I don't know what exactly happened to my mother but dad told me that she was a brave beautiful women who follows her dreams and went to discover the mystery of Sonja mountains and then somehow , somewhere in these mountains she died , I was only 4 years old I don't really remember her but I feel always her presence and her soul flying next to me like a guardian angel and I trust my little theory and that is why I m going to Norway .

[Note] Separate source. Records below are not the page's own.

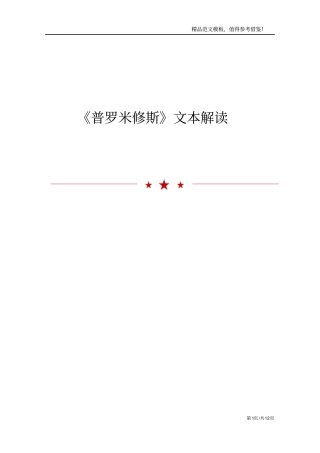 普罗米修斯文本解读
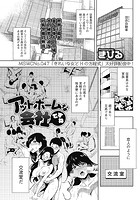 アットホームな会社ですねのイメージ画像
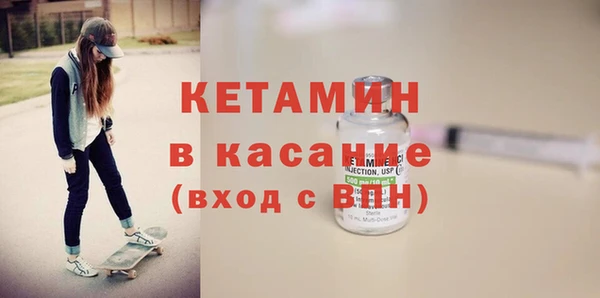 ПСИЛОЦИБИНОВЫЕ ГРИБЫ Гусев
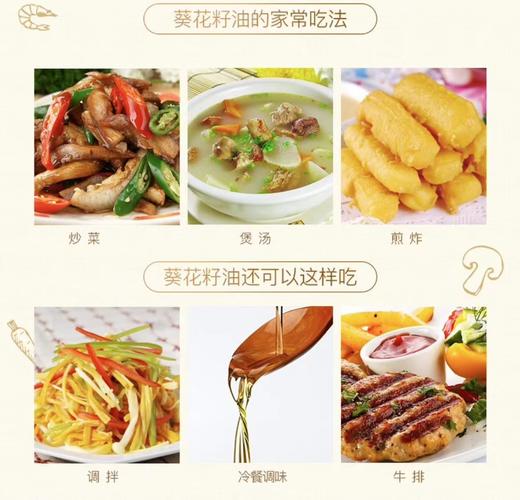 葵花籽油 5L 商品图3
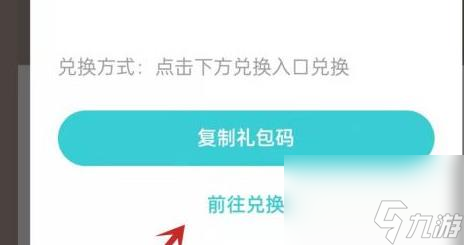 泰拉瑞亚攻略大全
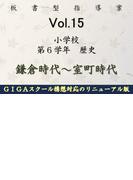 板書型指導案 Vol.15 小学校第6学年 歴史 鎌倉時代～室町時代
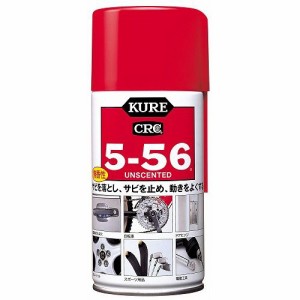 KURE 車用 洗剤 5-56無香性(320ml) 1002 潤滑剤 防錆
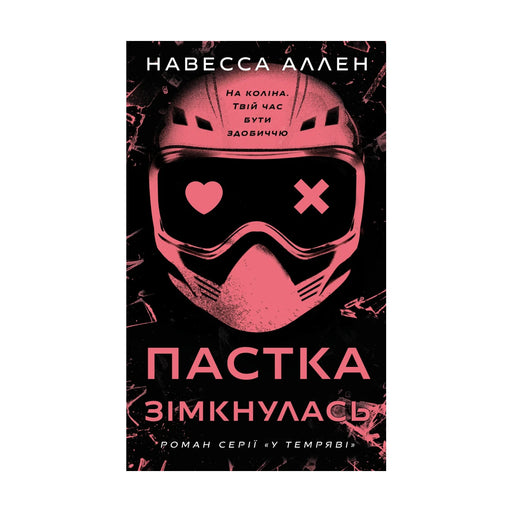 Передня обкладинка книги «У темряві. Книга 2: Пастка зімкнулась» — Навесса Аллен, українське видання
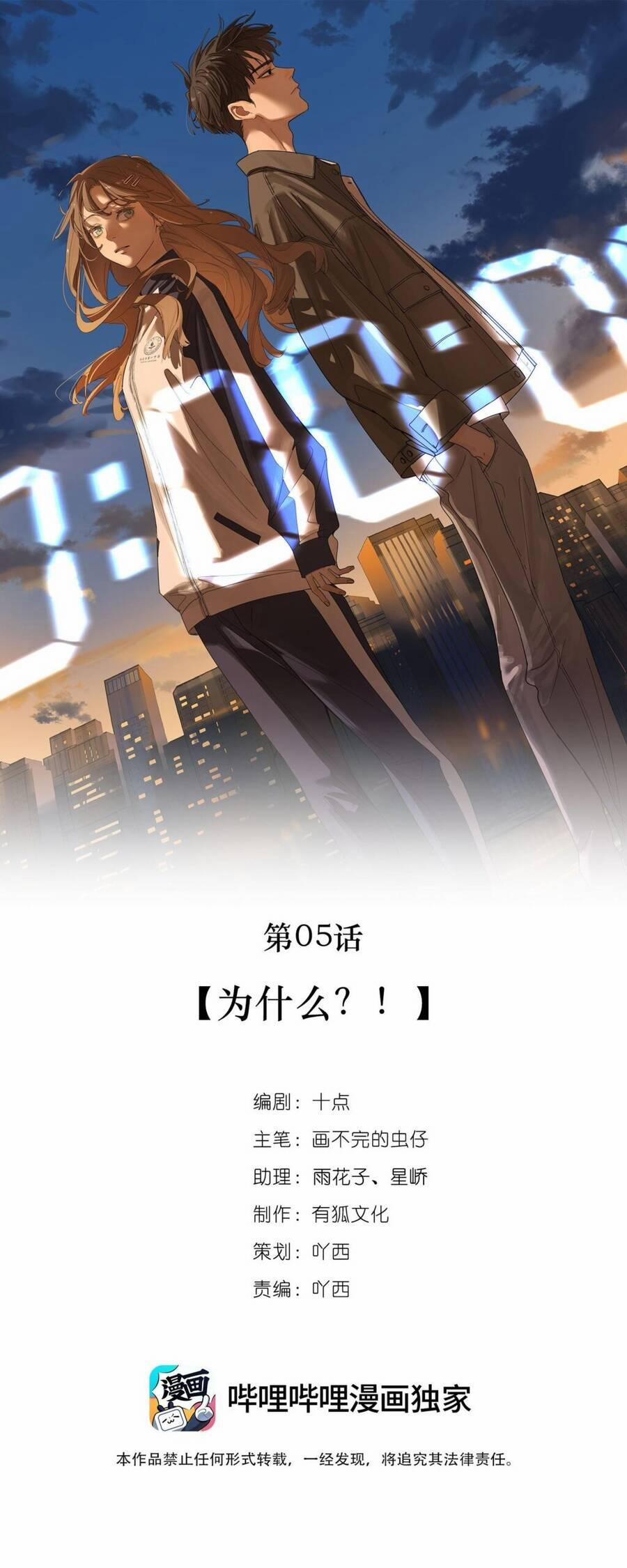 Đếm Ngược 3600 Giây 5 trang 0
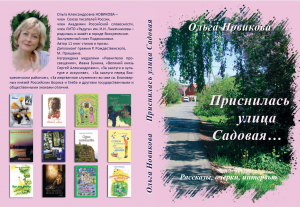 21 ноября &ndash; презентация книги Ольги Новиковой &laquo;Приснилась улица Садовая&hellip;&raquo;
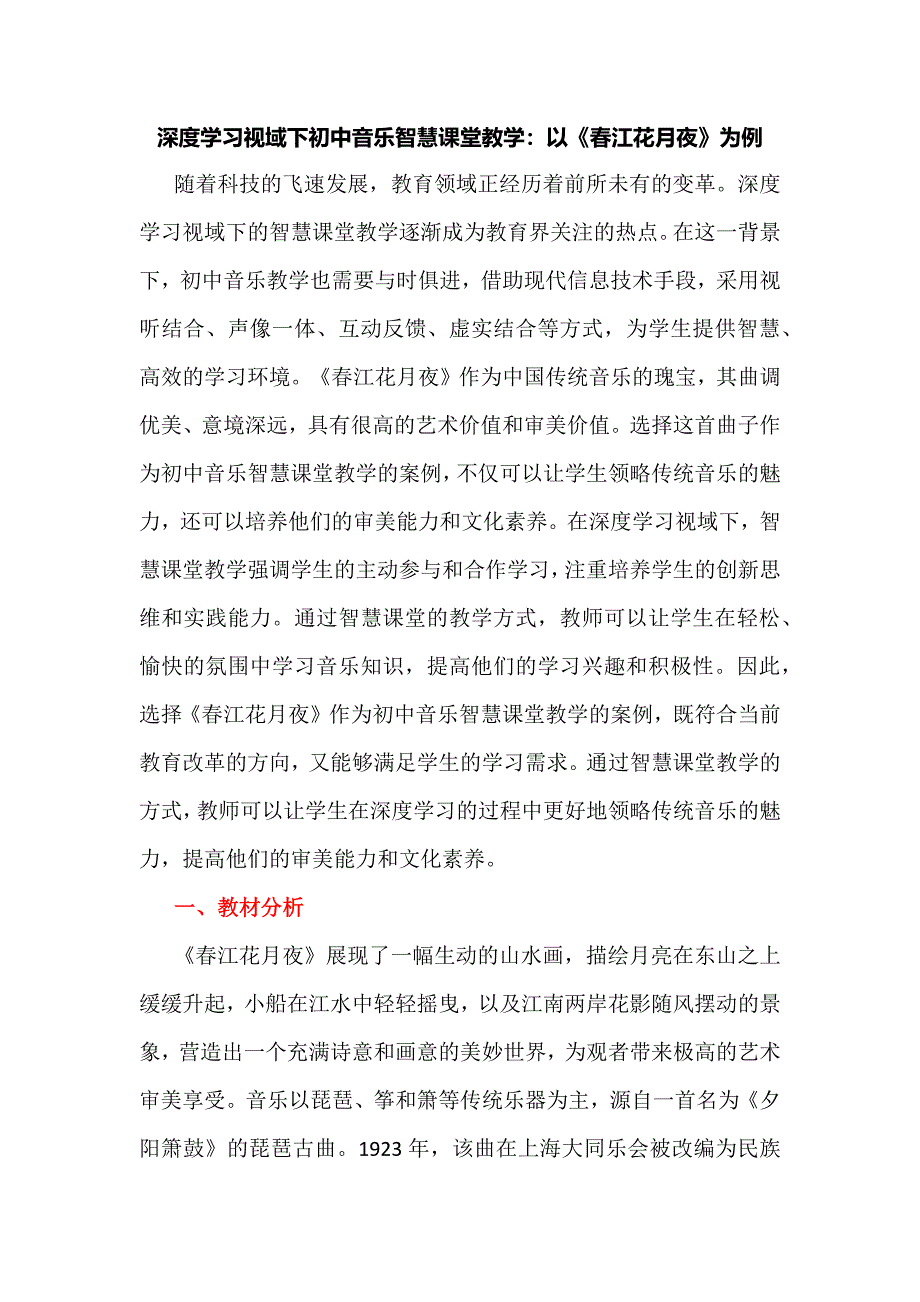 深度学习视域下初中音乐智慧课堂教学：以《春江花月夜》为例_第1页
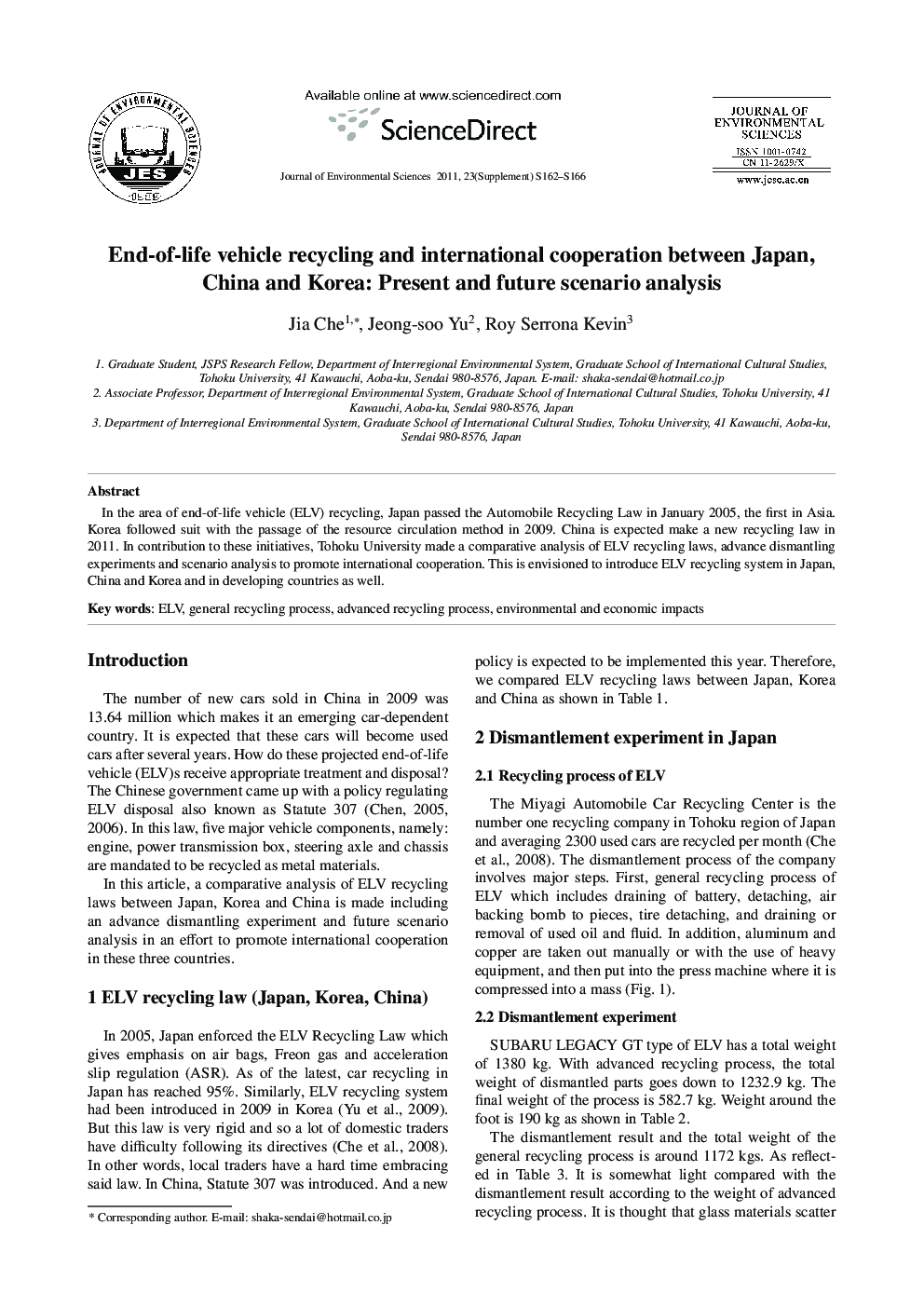 End-of-life vehicle recycling and international cooperation between Japan, China and Korea: Present and future scenario analysis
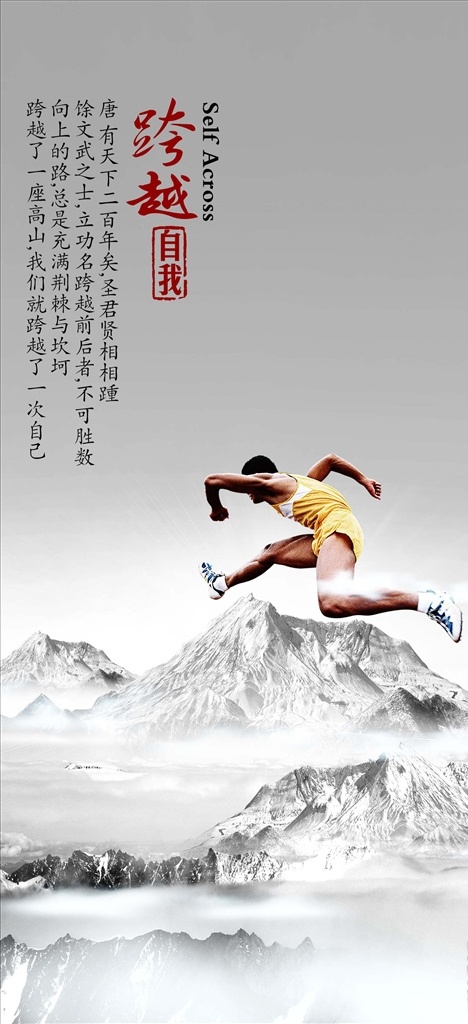 跨越目标 火龙 火 红色底 企业文化 企业文化标语 企业文化宣传 企业文化挂画 企业文化手册 企业文化挂图 车间标语 企业文化素材 企业文化展板 企业文化精神 集团企业文化 工厂企业文化 展板模板 企业文化创意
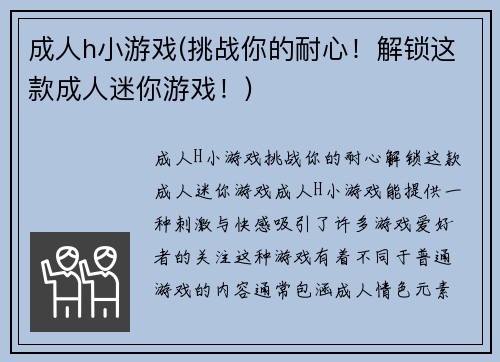 成人h小游戏(挑战你的耐心！解锁这款成人迷你游戏！)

I was woken up by the sun shinning on me , as I had forgotten to draw my curtains . I took a shower , I wore my clothes , I took my suitcase with this big  Norway guide   and then I silently went to my dad's room I gave him a sweat kiss and I put a small note in his desk near to an old book that he loves so bad ,  I never understood why he reads it over and over  for years its like he  is always trying  to find a missing chapter in the story maybe it is his own life chapter that is missing but he can not see it or he just doesn't want to .

I had such a sad moment when I saw the plane leaving US , leaving my friends, and my father alone behind me to live a journey that I really don't know how it will end up , I am in the plane alone crying maybe suffering but never regretting  . I pull myself together , erase my tears  and close my eyes till I fall asleep .

After 9 hours and half on the plane i finally arrive to Norway, as I step my first step on Norway's floor I smelled a sweat perfume , her perfume , mother's perfume . I know that she was waiting  for me to come , I feel it and I believe my feelings . as my thoughts took all my attention I couldn't see the little man talking below me .

- Miss...Miss Green.

- oh! sorry , yes I am.

- du må vente på at et helikopter tar deg til Hinnøya.  okay ? said the little man with funny hand symbols .

- what ? do-you-speak-english? wait , wait ...

I try to take my guide to show him my destination but instead of this  the bag falls with all my personal stuff in the floor.

-he was only trying to tell u to wait the helicopter that will drive u right to your destination.

I move my head to see who has such soft voice and then I see the most beautiful creature in the whole universe  he is a tall  man with a long blond hair , a beards that covers randomly his thin pink lips and those big muscles drawn on his tanned skin , his appearance shows  that he loves traveling and savage life... after staring at him for along period of time  like a stupid donkey   I finally comeback to the reality to my embarrassing situation and I start tidying my stuff inside my bag very fast and then I stand up with my silly large smile .

-O...O' thanks..

I am still smiling, what is happening to me? Hazel ! pull yourself , good job u lost this little respect that u had for your self . he starts smiling too, and he left my head in the clouds with this radiant smile.

- Miss Hazel, come here , wait your vooooo okay? said the little man.

-okay, okay (with laughs)

i sit in an old chair near to the landing runway and take a novel that I just bought waiting for the helicopter to come.